- **Bloque de texto**
....

Por esta razón, a falta del marchamo grabado a fuego, se ha conjeturado que la Santísima Virgen de la Soledad, esta Virgen de la Soledad, pudo haber asistido a la génesis de La Isla, que contemplara el júbilo de la llegada y la gloria de otra virgen llamada para reinar en el corazón de todos los isleños.
Lo que no es una suposición, sino una certeza, es que doscientos cincuenta años sí son años más que suficientes como para intentar mirarnos a través del tiempo, para intentar adentrarnos en el misterio de que, siendo como somos, algo tan sutil como una concreta devoción nos haya durado tanto, nos dure tanto.
No está en mi ánimo hacer de historiador de urgencia, pero muchas veces la necesidad de comprensión de un fenómeno insólito nos obliga a analizar las circunstancias que lo rodearon, y si el tiempo ha sido, en no pocas ocasiones, el ariete que ha derribado lo intrascendente, también el tiempo ha sido el encargado de afianzar lo auténtico, sobre todo en la Isla que tantas veces se confunde el ser con el estar, hasta el punto de que ser o no ser depende del estar, del tiempo que se está.

....

- **Extracto de datos**

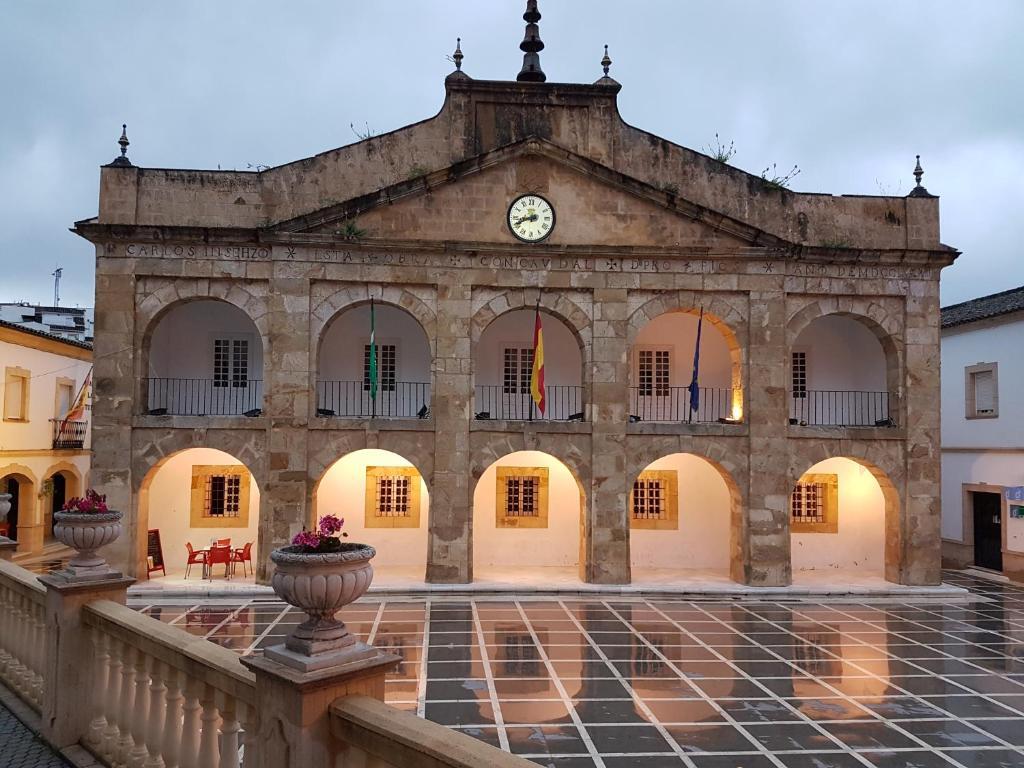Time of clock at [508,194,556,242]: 8:41
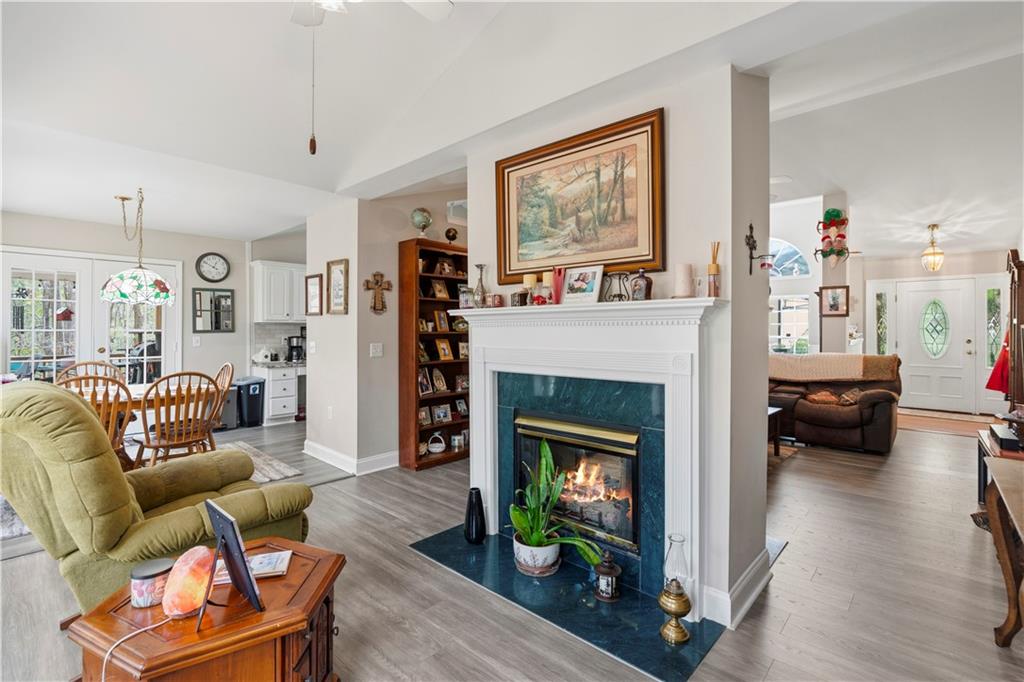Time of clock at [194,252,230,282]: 12:49
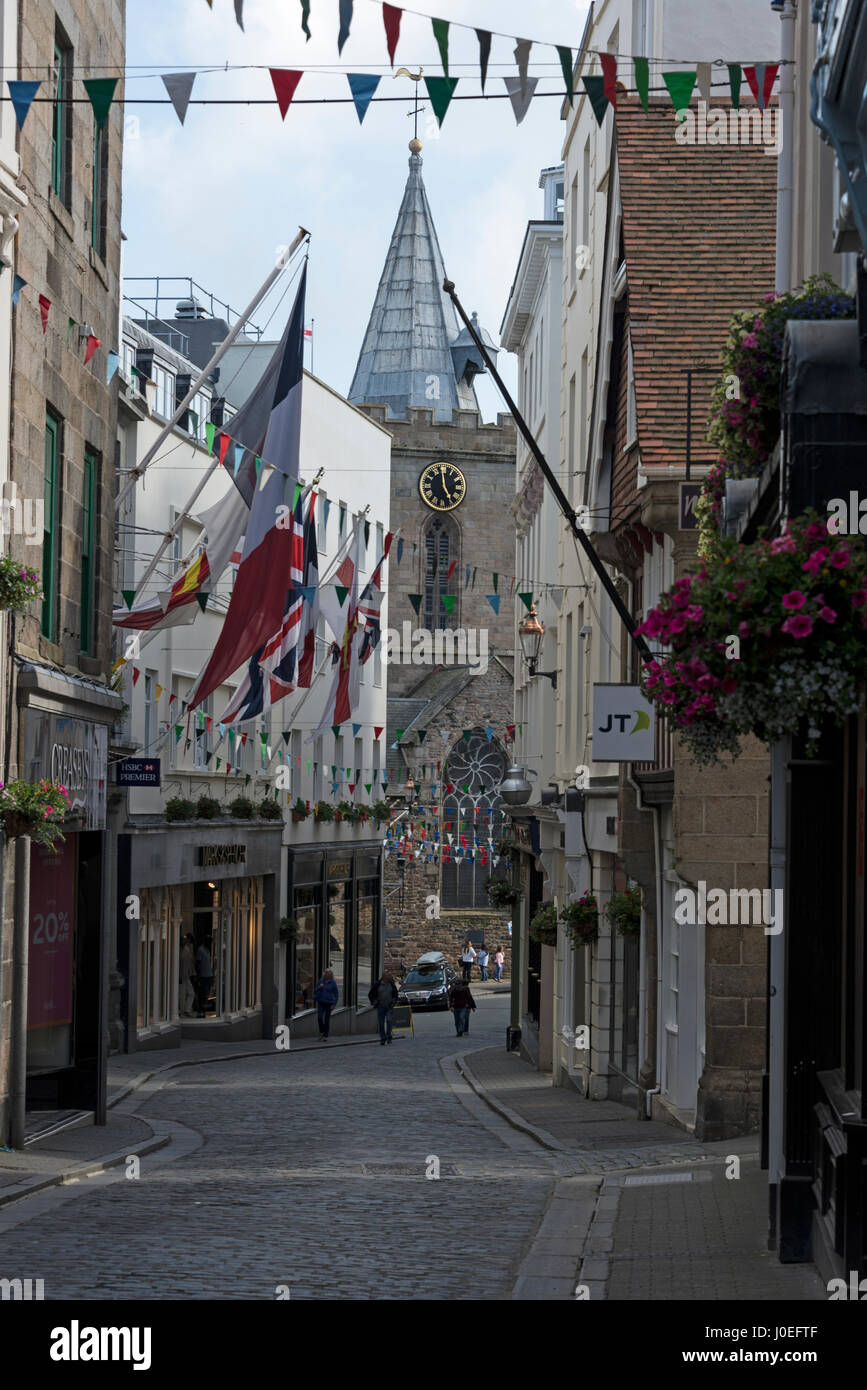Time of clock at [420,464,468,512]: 4:59
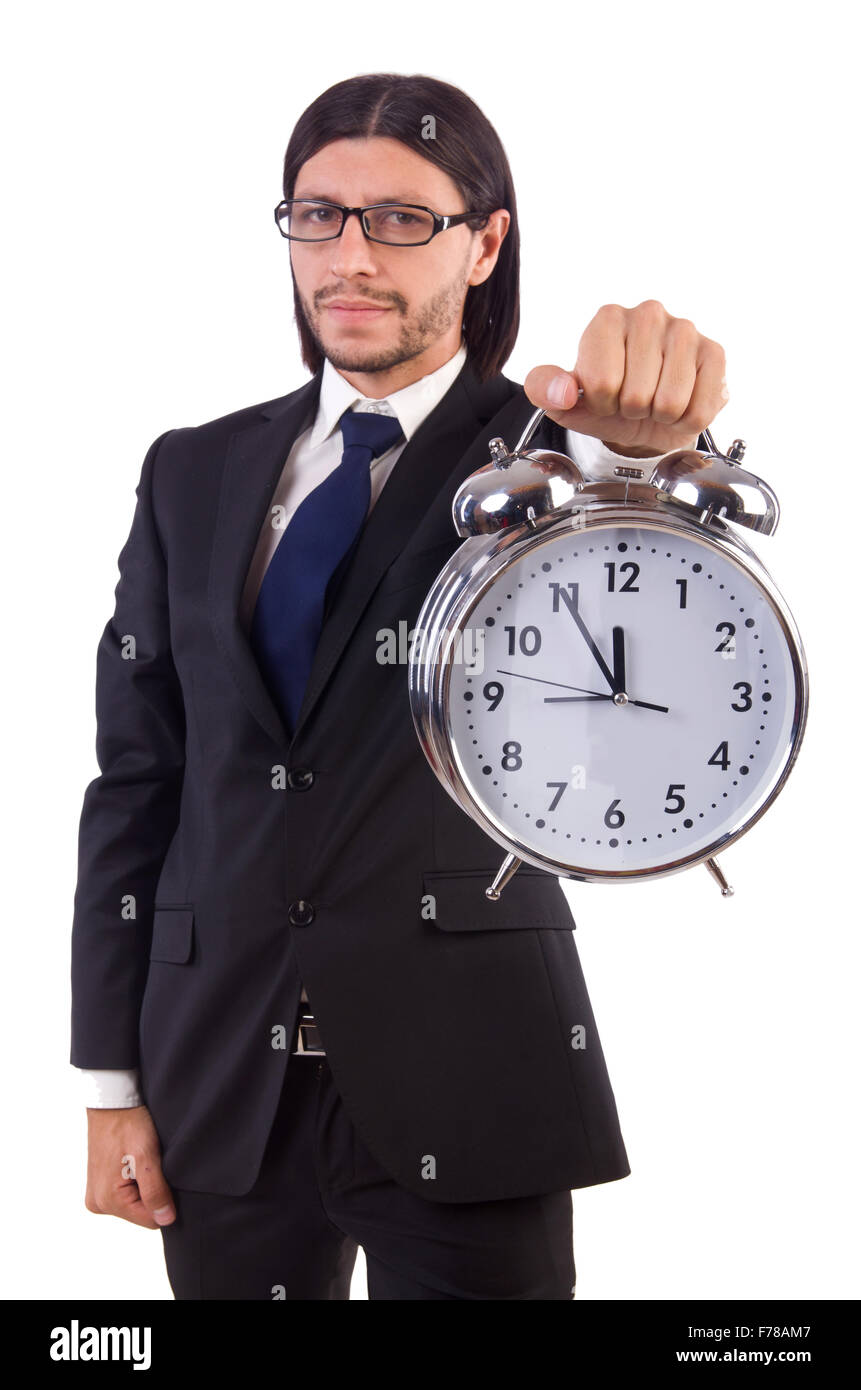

....

- **Descripción de la tarea**
Retoma el texto sobre la devoción a la Virgen de la Soledad en La Isla y sigue escribiéndolo después de su última frase.

- **Respuesta esperada**
Un dato a tener en cuenta es cuando, fuera de aquí, decimos que somos isleños, de La Isla. Nuestro interlocutor, o tiene un cierto nivel, o sabe que no estamos definiendo nuestro territorio geográficamente, tan leve es el puente Zuazo y tan material es nuestra unión con Cádiz. Cuando nos decimos isleños estamos, quizá, marcando una actitud, un carácter, algo que no se puede afirmar cuando decimos, simplemente, que somos de San Fernando, porque en la meseta al menos, San Fernando sólo hay uno: el de Henares, y nuestro interlocutor o se queda con semblante perplejo o es que, de uniforme, ha conocido la calle Real, el levante, Camposoto y las carreras de última hora por el Paseo de Lobo con la mano en el lepanto y el arresto en el pensamiento.
Lo que pretendo decir es que, precisamente por ese carácter que aludo, por esa vocación de isleños, por ese aire cierto de independencia de celo común para defender lo que entendemos como nuestro, puede estar una de las razones por las que lo que consideramos auténtico, esta hermandad está celebrando sus primeros doscientos cincuenta años de vida fecunda.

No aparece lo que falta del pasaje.